I wanted the hat to be plenty warm, so after about an inch and a half of two by two ribbing, I started the evergreen tree fair isle pattern that was in the original bag pattern. For the bag, I had planned on using the flower pattern, but that repeat was a little wider than I thought I could keep track of while watching tv. I got less than 10 rows done before it was time for bed.
I looked at the hat. The fuzziness of the yarn obscured the colorwork somewhat and my floats were not as even as I would like them to be. I had alternated between holding both yarns in one hand and holding one in each hand to see which felt better (the verdict: neither; but I'm going to keep trying the two-handed technique). The hat, though, was stretchy enough to go with the ribbing, that is, the fair isle part didn't become obscenely constricted as it had other times I have tried fair isle which meant I wasn't pulling my floats too tight which I think had been my problem in the past.

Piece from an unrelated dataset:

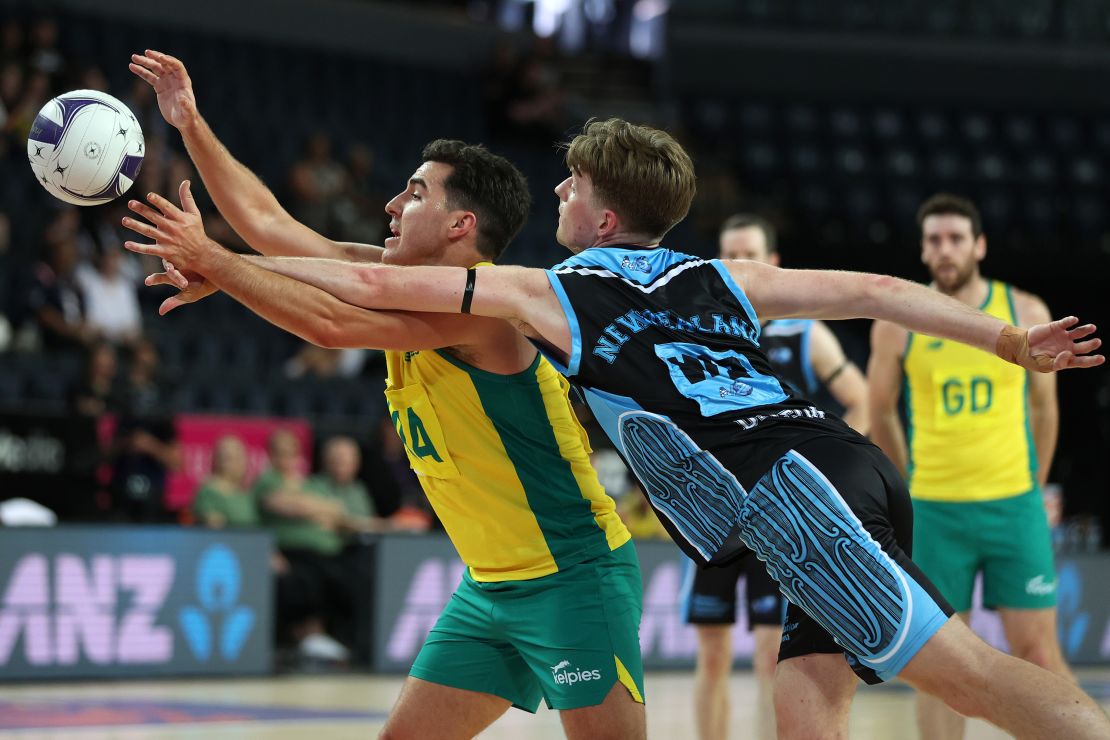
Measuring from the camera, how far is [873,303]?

I'm going to keep working on this hat. It is not perfect, but have wanted a chance to practice stranded colorwork and this seems like a good opportunity to do so. Also, I remember Norma had once said that she liked the Dulaan knitting because it let her try new things and if there was some imperfection in the finished piece, that was okay because a slightly imperfect vest or hat or scarf or mittens was better than not having anything at all and that's what would happen if she didn't send the item in. I think it is quite a nice hat, really. You can tell that there is a pattern there, even if it isn't crisp as in traditional fair isle, and the stranding on the inside will act as another layer against the cold. I would probably not use the yarn for a garment for an American to be worn against the skin as it is a little itchy when you put it against your face, but I do not think this will be a problem for the Mongolian children who do not have the same luxury of having wussy, pampered skin as we do.
I'm going to order red superwash yarn from KnitPicks today to use for the Red Scarf Project. I still think the best thing for a college student is something that can be tossed in the washing machine. I have a sample card of that yarn and it seems quite soft. I have some other yarn to order from them anyway (like more wool for the Dulaan Project among other things).
So that's it. That's how I decided what to knit for the Knit Unto Others knit-along. There was much wailing and gnashing of teeth, but it finally got done. Lord, am I worn out from the experience!